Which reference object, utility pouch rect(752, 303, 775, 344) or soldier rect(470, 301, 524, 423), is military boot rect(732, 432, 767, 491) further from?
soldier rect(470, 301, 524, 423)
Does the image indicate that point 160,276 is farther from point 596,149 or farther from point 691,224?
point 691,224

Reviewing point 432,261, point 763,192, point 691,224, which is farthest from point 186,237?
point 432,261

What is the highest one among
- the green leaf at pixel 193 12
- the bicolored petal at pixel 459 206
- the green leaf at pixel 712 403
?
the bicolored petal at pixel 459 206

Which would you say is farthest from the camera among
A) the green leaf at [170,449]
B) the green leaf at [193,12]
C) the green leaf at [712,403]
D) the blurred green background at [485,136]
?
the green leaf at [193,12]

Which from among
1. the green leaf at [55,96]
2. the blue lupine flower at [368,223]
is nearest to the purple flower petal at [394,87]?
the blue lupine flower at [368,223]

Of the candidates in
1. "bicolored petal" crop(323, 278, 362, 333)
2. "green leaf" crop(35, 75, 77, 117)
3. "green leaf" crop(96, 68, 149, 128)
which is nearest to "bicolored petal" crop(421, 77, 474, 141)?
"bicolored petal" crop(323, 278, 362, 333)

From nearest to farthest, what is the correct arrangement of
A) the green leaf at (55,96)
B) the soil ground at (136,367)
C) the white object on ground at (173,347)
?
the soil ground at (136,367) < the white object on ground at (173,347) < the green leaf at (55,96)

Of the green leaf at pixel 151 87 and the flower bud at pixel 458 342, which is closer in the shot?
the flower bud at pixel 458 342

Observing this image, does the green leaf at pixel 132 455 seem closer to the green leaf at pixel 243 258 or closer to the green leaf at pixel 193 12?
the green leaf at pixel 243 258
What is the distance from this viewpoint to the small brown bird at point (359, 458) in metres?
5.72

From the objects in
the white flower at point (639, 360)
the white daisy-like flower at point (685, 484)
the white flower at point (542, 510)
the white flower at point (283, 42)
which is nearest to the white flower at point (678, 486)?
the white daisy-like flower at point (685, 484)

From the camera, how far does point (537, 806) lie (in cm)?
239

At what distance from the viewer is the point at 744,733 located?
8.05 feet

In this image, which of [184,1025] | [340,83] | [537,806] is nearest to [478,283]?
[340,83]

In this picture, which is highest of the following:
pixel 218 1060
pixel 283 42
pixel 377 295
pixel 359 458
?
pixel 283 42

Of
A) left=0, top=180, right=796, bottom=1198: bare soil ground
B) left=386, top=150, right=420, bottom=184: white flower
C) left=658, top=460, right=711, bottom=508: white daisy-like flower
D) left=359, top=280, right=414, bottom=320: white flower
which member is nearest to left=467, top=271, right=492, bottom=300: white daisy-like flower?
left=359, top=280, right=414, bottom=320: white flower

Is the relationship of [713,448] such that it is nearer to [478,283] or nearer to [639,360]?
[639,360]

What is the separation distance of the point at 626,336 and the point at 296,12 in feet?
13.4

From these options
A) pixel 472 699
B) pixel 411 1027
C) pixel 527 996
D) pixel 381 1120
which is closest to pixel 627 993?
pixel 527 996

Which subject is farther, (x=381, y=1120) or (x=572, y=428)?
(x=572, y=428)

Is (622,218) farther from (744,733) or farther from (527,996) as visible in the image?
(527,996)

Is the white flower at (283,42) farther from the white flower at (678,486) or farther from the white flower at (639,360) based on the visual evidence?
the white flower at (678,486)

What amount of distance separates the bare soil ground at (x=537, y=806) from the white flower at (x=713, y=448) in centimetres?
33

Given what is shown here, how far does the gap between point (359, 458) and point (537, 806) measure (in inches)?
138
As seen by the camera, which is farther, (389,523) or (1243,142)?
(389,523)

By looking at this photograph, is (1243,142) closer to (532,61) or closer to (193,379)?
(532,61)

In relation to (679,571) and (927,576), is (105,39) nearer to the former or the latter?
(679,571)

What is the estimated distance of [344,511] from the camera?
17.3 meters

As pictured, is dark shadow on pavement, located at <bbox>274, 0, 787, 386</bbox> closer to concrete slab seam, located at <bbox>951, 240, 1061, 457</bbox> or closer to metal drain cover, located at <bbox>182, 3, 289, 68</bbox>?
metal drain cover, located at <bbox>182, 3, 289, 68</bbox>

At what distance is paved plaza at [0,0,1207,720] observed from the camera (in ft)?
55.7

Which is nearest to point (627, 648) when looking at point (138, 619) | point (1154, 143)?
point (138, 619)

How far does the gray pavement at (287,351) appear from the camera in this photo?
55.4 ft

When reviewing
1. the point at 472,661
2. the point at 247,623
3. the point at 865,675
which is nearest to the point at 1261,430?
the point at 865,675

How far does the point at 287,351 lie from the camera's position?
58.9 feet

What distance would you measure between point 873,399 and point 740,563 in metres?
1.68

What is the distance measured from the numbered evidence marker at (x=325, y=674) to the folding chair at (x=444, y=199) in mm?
⁂
> **PROBLEM**: Repeat each record in full; every line must match exactly.

> **REPLY TO THE EXERCISE**:
Which reference object, utility pouch rect(752, 303, 775, 344) or soldier rect(470, 301, 524, 423), is military boot rect(732, 432, 767, 491) further from?
soldier rect(470, 301, 524, 423)
Does the image indicate that point 160,276 is farther from point 596,149 or farther from point 691,224?
point 691,224

Reviewing point 432,261, point 763,192, point 691,224, which is farthest from point 186,237?
point 432,261

What is the highest one among
- the green leaf at pixel 193 12
- the bicolored petal at pixel 459 206
- the green leaf at pixel 712 403
?
the bicolored petal at pixel 459 206

Which would you say is farthest from the camera among
A) the green leaf at [170,449]
B) the green leaf at [193,12]
C) the green leaf at [712,403]
D) the blurred green background at [485,136]
?
the green leaf at [193,12]

Which from among
1. the green leaf at [55,96]
2. the blue lupine flower at [368,223]
is nearest to the purple flower petal at [394,87]?
the blue lupine flower at [368,223]

Of the candidates in
1. "bicolored petal" crop(323, 278, 362, 333)
2. "green leaf" crop(35, 75, 77, 117)
3. "green leaf" crop(96, 68, 149, 128)
which is nearest to "bicolored petal" crop(421, 77, 474, 141)?
"bicolored petal" crop(323, 278, 362, 333)

From nearest to farthest, what is the correct arrangement of
A) the green leaf at (55,96)
B) the soil ground at (136,367)
C) the white object on ground at (173,347)
?
the soil ground at (136,367) < the white object on ground at (173,347) < the green leaf at (55,96)

Of the green leaf at pixel 151 87 and the flower bud at pixel 458 342, which is closer in the shot?
the flower bud at pixel 458 342

Observing this image, does the green leaf at pixel 132 455 seem closer to the green leaf at pixel 243 258 or closer to the green leaf at pixel 193 12?
the green leaf at pixel 243 258
What is the distance from this viewpoint to the small brown bird at point (359, 458) in metres?
5.72

From the objects in
the white flower at point (639, 360)
the white daisy-like flower at point (685, 484)
the white flower at point (542, 510)
the white flower at point (283, 42)
which is nearest to the white flower at point (678, 486)?
the white daisy-like flower at point (685, 484)

From the camera, how far does point (537, 806) lie (in cm)?
239

At what distance from the viewer is the point at 744,733 located?
8.05 feet

In this image, which of [184,1025] | [340,83] | [537,806] is nearest to [478,283]?
[340,83]

In this picture, which is highest of the following:
pixel 218 1060
pixel 283 42
pixel 377 295
pixel 359 458
?
pixel 283 42

Of
A) left=0, top=180, right=796, bottom=1198: bare soil ground
B) left=386, top=150, right=420, bottom=184: white flower
C) left=658, top=460, right=711, bottom=508: white daisy-like flower
D) left=359, top=280, right=414, bottom=320: white flower
which member is nearest to left=467, top=271, right=492, bottom=300: white daisy-like flower?
left=359, top=280, right=414, bottom=320: white flower

Is the relationship of [713,448] such that it is nearer to [478,283] or nearer to [639,360]?
[639,360]

What is the separation distance of the point at 626,336 and the point at 296,12 in feet?
13.4

From these options
A) pixel 472 699
B) pixel 411 1027
C) pixel 527 996
D) pixel 381 1120
which is closest to pixel 627 993?
pixel 527 996

Which subject is farther, (x=381, y=1120) or (x=572, y=428)?
(x=572, y=428)

Is (622,218) farther from (744,733) or farther from (527,996) as visible in the image?
(527,996)

Is the white flower at (283,42) farther from the white flower at (678,486) or farther from the white flower at (639,360) based on the visual evidence?
the white flower at (678,486)

What amount of distance separates the bare soil ground at (x=537, y=806) from the white flower at (x=713, y=448) in centimetres?
33

Given what is shown here, how far does the gap between point (359, 458) and point (537, 806) measure (in inches)?
138
As seen by the camera, which is farther, (389,523) or (1243,142)?
(389,523)

By looking at this photograph, is (1243,142) closer to (532,61) or closer to (193,379)?
(532,61)

In relation to (679,571) and (927,576), is (105,39) nearer to the former or the latter?
(679,571)

What is the estimated distance of [344,511] from the camera?
17.3 meters

As pictured, is dark shadow on pavement, located at <bbox>274, 0, 787, 386</bbox> closer to concrete slab seam, located at <bbox>951, 240, 1061, 457</bbox> or closer to metal drain cover, located at <bbox>182, 3, 289, 68</bbox>?
metal drain cover, located at <bbox>182, 3, 289, 68</bbox>

At what distance is paved plaza at [0,0,1207,720] observed from the camera (in ft)?
55.7

Which is nearest to point (627, 648) when looking at point (138, 619) | point (1154, 143)?
point (138, 619)

How far does the gray pavement at (287,351) appear from the camera in this photo?
55.4 ft

When reviewing
1. the point at 472,661
2. the point at 247,623
3. the point at 865,675
which is nearest to the point at 1261,430?
the point at 865,675

How far does the point at 287,351 lie from the camera's position?
58.9 feet

What distance would you measure between point 873,399 and point 740,563 in metres?
1.68

What is the distance measured from the numbered evidence marker at (x=325, y=674) to the folding chair at (x=444, y=199) in mm?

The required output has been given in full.